The Stephenson County sheriff reported that multiple security systems at county facilities require updates and repairs, and said the county will seek to address failures in stages rather than fund an immediate full replacement.
The sheriff told commissioners the courthouse employee access-card system is at the end of its useful life and that adding new control boxes would cost about $37,000. He said the courthouse, the jail and the PSP security camera system need a software update estimated at $35,000.

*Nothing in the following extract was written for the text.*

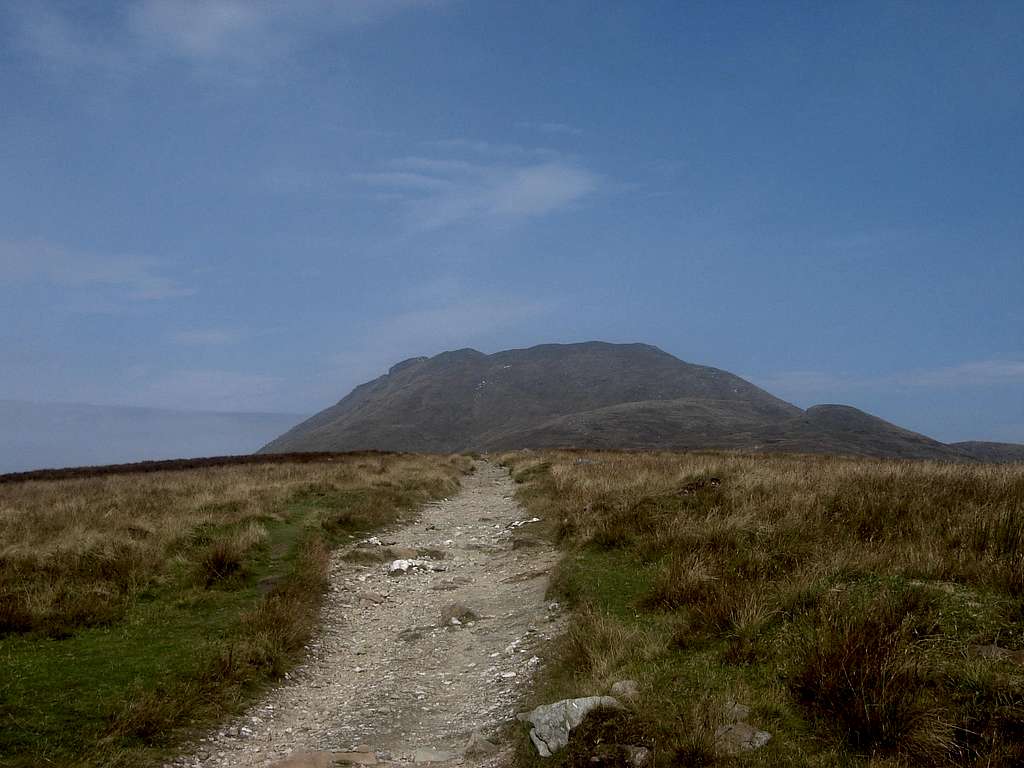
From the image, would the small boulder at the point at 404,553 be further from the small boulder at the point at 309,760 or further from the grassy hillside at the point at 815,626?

The most significant problem is the jail's electronic locking system. The sheriff said the locks failed after vendor updates and that the county still maintains physical keys, but electronic doors would not open. He said a full replacement of the jail locking hardware would cost roughly $750,000. "We're not doing that," the sheriff said, adding the county plans a phased approach: "I can piecemeal this together, and I've got the quote here from the company. I don't wanna strip everything out then. We're gonna get into that huge amount."
The sheriff described the equipment as proprietary and controlled by the vendor, and reported a multi-phase estimate the transcript records as "approximately 368500 hours," a figure that appears to be garbled in the meeting record. He said he will work with the vendor to make targeted repairs and upgrades as components fail and will absorb some costs from jail-dedicated funds. "I'm not asking for any money at this time at all," he said.
Commissioners did not vote on funding during the meeting. The sheriff said he will return with updates as specific repairs are scheduled or needed.
Background: the sheriff also updated the commission on personnel: a four-day academy is halfway complete and interviews are scheduled Nov. 17 to fill two positions, one at the jail and one in patrol.